## Text under study
--- START ---

Security flaws and solutions

Defence in Depth is arguably the most time tested principle in security and applies to physical security as well as online. It builds on a concept of a hardened "core" where one places their "crown jewels." This core is then surrounded by castle walls and moats, with ever increasing generality of defence.

It's a great concept, but comes at a price. Just as the area covered is wider from layer to layer, so is the cost associated with protecting against more plentiful, and less and less specific threats. A firewall typically acts as the last line of defense on the enterprise perimeter, but has to protect against a great many varieties of threats, while a server room door has to "only" be concerned with physical access.

Another flaw in the Defence in Depth design is its inherent difficulty to implement vis-à-vis the three basic tenets of security: confidentiality, integrity and availability. Why? Because most forms of defence create increasing confidentiality, but make integrity more difficult to implement and manage. Any increase in defence, of course, makes availability that much harder to provide to the users.

--- END ---

## Source data

--- START ---

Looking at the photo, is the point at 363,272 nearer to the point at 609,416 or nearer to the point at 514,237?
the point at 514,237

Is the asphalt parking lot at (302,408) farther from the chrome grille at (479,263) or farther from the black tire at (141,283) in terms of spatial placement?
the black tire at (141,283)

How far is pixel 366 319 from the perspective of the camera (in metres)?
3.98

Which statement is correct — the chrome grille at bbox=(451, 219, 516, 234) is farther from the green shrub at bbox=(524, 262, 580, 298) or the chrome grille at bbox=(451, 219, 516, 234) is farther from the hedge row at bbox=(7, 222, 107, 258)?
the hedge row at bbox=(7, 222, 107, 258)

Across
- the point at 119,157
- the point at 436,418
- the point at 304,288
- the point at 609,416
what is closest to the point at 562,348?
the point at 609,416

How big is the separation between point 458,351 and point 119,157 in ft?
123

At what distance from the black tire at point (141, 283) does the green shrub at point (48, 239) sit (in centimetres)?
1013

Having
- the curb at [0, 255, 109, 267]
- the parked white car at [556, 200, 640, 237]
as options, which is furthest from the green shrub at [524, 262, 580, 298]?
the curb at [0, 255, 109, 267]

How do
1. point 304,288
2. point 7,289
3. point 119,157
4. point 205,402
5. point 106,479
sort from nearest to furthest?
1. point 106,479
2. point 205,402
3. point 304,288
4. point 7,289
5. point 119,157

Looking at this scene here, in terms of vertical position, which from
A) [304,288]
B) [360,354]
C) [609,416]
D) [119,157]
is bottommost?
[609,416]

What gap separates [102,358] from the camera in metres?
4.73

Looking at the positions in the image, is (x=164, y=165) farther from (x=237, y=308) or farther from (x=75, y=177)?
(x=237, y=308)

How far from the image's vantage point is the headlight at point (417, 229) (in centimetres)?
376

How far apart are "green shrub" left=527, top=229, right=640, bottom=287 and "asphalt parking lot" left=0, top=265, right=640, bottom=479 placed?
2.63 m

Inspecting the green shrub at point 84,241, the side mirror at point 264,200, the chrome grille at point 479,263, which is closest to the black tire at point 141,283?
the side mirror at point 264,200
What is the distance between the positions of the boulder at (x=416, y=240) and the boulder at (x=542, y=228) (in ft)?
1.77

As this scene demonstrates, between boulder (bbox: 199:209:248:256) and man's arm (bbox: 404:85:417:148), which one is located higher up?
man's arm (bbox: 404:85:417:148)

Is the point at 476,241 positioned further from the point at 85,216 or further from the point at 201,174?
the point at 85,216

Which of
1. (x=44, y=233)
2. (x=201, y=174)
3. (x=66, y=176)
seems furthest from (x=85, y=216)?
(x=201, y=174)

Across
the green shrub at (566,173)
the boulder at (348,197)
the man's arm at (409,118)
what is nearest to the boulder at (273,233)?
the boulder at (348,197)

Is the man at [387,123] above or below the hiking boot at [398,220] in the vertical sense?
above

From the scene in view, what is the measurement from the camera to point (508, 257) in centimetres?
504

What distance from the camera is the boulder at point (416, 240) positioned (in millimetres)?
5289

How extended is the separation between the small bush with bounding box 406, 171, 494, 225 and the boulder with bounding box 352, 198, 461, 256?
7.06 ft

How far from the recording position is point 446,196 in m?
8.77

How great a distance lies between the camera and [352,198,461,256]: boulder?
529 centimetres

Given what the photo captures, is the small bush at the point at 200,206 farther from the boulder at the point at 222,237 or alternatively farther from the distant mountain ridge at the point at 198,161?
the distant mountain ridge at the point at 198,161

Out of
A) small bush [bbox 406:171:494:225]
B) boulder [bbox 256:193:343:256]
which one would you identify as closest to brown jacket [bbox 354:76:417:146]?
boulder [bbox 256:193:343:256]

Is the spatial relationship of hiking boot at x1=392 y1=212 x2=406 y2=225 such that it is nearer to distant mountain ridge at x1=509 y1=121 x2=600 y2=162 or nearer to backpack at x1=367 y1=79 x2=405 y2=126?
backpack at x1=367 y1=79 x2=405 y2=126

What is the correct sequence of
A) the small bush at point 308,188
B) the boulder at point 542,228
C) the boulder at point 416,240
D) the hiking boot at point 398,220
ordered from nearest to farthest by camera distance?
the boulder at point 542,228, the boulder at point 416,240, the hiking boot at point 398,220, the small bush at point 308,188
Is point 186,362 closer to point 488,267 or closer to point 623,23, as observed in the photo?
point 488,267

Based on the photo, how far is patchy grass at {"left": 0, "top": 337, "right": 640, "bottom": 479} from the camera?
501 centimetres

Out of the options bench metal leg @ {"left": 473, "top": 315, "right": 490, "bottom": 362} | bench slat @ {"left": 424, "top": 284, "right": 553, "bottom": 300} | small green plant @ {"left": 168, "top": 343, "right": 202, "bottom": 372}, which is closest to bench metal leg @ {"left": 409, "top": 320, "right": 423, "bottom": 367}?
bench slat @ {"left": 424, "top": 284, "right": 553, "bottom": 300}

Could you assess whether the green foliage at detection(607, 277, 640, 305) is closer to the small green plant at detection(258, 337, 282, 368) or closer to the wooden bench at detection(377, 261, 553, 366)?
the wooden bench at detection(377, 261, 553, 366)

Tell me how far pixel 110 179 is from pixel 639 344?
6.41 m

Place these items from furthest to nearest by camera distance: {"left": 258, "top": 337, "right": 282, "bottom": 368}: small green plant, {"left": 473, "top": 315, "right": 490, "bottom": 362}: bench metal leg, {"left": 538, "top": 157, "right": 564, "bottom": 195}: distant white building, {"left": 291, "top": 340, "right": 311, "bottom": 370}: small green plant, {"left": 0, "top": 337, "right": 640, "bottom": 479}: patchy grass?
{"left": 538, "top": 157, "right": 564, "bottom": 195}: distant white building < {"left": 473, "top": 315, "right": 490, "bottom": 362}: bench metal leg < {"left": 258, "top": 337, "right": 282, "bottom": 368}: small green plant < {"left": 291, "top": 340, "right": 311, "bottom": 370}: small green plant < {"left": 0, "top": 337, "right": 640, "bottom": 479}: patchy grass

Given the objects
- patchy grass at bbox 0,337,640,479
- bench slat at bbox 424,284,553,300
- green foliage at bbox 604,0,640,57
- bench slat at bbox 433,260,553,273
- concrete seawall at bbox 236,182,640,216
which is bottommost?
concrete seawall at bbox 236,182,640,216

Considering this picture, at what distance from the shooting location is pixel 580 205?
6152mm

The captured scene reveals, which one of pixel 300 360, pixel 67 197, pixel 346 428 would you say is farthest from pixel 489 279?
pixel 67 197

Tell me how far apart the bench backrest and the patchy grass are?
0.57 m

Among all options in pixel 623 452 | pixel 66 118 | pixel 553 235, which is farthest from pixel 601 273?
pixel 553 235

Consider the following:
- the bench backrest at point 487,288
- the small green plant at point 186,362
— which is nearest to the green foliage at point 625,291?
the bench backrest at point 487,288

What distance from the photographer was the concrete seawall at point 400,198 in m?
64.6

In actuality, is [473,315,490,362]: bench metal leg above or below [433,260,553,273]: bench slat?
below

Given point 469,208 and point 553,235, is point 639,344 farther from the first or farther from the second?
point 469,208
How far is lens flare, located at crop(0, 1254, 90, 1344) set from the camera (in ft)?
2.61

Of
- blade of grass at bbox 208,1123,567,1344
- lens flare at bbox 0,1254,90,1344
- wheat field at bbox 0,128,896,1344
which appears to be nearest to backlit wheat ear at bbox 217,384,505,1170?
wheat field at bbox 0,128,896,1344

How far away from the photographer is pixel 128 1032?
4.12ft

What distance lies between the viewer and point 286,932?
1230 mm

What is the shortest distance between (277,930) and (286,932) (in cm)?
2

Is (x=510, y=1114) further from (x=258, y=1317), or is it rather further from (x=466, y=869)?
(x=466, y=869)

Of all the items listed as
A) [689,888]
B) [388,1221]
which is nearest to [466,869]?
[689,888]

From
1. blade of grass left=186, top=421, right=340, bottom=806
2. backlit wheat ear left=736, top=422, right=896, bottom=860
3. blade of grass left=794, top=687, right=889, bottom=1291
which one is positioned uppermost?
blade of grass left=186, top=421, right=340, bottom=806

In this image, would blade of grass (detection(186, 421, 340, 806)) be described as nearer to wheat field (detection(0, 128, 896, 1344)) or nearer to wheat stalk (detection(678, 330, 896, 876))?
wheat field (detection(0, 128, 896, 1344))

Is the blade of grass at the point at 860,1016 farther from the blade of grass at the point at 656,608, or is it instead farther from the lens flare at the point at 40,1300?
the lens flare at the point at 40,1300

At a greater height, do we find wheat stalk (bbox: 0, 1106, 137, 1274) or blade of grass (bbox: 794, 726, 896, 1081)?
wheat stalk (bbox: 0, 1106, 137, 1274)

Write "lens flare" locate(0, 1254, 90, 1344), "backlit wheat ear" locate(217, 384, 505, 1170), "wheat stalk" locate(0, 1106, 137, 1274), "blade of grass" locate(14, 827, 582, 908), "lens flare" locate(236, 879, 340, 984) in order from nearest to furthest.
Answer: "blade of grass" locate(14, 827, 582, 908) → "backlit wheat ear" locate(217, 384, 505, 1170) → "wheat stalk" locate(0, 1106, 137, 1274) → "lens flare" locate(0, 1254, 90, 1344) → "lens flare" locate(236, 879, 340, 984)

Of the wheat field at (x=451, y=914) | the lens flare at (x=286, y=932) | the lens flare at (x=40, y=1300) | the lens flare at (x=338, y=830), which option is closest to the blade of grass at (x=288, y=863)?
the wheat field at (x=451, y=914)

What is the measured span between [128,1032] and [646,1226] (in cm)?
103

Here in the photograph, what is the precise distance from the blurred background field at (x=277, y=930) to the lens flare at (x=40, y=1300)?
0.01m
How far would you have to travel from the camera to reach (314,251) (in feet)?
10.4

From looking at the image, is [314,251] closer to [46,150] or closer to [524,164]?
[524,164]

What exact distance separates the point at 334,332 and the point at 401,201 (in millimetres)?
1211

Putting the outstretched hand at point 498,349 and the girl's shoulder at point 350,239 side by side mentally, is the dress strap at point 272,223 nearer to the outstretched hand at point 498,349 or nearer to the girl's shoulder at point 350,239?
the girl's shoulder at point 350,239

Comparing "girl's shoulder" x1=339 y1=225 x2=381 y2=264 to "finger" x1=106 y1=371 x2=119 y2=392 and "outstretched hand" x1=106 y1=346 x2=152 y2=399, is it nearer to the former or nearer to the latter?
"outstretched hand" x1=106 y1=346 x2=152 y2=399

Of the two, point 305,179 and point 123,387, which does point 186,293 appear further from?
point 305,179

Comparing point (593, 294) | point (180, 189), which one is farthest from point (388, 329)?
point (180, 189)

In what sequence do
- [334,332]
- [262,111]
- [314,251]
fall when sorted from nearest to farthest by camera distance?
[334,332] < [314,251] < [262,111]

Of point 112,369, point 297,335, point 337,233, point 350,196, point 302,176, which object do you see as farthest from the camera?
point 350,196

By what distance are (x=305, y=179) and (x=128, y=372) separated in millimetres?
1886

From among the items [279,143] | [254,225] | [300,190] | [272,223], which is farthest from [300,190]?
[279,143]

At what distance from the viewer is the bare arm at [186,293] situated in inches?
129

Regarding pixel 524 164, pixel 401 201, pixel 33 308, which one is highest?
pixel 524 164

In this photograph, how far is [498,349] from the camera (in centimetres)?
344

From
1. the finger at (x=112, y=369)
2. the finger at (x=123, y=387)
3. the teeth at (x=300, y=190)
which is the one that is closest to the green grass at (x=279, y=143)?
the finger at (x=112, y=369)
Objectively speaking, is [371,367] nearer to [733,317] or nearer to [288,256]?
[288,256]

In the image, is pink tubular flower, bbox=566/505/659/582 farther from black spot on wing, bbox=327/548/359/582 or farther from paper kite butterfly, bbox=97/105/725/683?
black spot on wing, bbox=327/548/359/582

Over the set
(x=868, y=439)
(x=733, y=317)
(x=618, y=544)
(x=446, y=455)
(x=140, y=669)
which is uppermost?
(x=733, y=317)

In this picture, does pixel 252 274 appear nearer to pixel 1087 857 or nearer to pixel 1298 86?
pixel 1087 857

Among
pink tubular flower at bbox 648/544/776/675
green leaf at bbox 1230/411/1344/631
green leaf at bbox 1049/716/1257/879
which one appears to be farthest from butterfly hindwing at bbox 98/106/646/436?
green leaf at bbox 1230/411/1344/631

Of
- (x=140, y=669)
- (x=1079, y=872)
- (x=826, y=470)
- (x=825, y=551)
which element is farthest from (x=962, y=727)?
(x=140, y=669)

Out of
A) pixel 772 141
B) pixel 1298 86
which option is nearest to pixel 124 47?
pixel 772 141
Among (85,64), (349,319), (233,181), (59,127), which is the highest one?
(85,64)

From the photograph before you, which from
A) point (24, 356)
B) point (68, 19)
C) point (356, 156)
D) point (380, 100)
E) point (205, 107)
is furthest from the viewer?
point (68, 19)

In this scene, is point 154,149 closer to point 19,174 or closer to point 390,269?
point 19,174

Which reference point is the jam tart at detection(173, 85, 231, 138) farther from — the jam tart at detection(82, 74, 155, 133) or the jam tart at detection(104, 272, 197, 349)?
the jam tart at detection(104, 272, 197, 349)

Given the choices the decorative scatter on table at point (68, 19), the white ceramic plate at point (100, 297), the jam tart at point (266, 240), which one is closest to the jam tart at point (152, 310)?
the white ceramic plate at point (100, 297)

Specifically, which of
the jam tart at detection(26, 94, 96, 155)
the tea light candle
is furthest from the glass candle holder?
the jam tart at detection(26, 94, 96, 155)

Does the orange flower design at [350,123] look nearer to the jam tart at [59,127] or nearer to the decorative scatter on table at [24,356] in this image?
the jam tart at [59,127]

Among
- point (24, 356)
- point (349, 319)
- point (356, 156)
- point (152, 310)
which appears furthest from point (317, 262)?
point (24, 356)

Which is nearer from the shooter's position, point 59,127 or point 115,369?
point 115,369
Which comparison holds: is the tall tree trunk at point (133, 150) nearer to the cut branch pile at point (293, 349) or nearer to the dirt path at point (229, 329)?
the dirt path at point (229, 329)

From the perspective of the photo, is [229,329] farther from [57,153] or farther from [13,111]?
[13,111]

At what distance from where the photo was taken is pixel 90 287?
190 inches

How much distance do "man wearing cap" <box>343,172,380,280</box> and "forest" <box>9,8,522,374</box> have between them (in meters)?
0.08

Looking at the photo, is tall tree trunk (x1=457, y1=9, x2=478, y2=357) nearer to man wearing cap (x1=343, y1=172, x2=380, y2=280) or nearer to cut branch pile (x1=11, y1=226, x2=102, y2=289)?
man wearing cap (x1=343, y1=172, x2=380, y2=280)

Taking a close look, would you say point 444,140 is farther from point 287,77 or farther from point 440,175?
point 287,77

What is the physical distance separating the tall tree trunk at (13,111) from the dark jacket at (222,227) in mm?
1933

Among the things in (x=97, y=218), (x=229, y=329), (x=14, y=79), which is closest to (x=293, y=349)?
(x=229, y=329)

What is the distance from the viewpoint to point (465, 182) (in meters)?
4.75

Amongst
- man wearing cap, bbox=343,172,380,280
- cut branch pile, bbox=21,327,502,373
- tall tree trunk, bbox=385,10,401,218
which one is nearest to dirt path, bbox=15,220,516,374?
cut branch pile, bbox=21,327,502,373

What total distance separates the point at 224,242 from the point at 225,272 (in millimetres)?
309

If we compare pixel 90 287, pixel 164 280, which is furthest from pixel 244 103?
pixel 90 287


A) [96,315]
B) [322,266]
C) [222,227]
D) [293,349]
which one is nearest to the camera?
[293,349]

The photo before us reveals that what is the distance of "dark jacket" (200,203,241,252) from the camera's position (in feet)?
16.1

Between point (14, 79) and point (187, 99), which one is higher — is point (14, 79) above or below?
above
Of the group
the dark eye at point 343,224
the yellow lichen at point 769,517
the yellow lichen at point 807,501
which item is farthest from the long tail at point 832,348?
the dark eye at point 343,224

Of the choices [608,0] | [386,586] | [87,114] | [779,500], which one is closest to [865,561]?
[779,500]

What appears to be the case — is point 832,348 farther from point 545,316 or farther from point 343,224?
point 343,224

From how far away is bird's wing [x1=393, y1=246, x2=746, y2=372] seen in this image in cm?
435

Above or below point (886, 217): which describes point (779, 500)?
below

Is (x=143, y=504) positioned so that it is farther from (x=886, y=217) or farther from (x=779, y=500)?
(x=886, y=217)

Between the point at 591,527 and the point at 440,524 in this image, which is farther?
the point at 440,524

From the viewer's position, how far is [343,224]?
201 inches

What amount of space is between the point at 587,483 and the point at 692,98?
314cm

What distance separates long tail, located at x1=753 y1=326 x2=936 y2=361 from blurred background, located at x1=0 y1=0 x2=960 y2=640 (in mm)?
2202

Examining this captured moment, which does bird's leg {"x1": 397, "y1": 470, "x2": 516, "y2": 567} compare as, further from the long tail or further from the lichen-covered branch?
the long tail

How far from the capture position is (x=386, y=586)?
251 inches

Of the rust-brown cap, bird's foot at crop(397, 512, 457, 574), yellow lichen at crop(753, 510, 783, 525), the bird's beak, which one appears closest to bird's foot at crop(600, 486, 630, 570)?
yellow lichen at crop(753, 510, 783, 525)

--- END ---

## Study questions
1. In the text on security flaws, what are the three basic tenets of security?
2. Retype the passage of the text on security flaws from "Security flaws and" up to and including "generality of defence.".

## Set of answers
1. Confidentiality, integrity and availability.

2.
Security flaws and solutions

Defence in Depth is arguably the most time tested principle in security and applies to physical security as well as online. It builds on a concept of a hardened "core" where one places their "crown jewels." This core is then surrounded by castle walls and moats, with ever increasing generality of defence.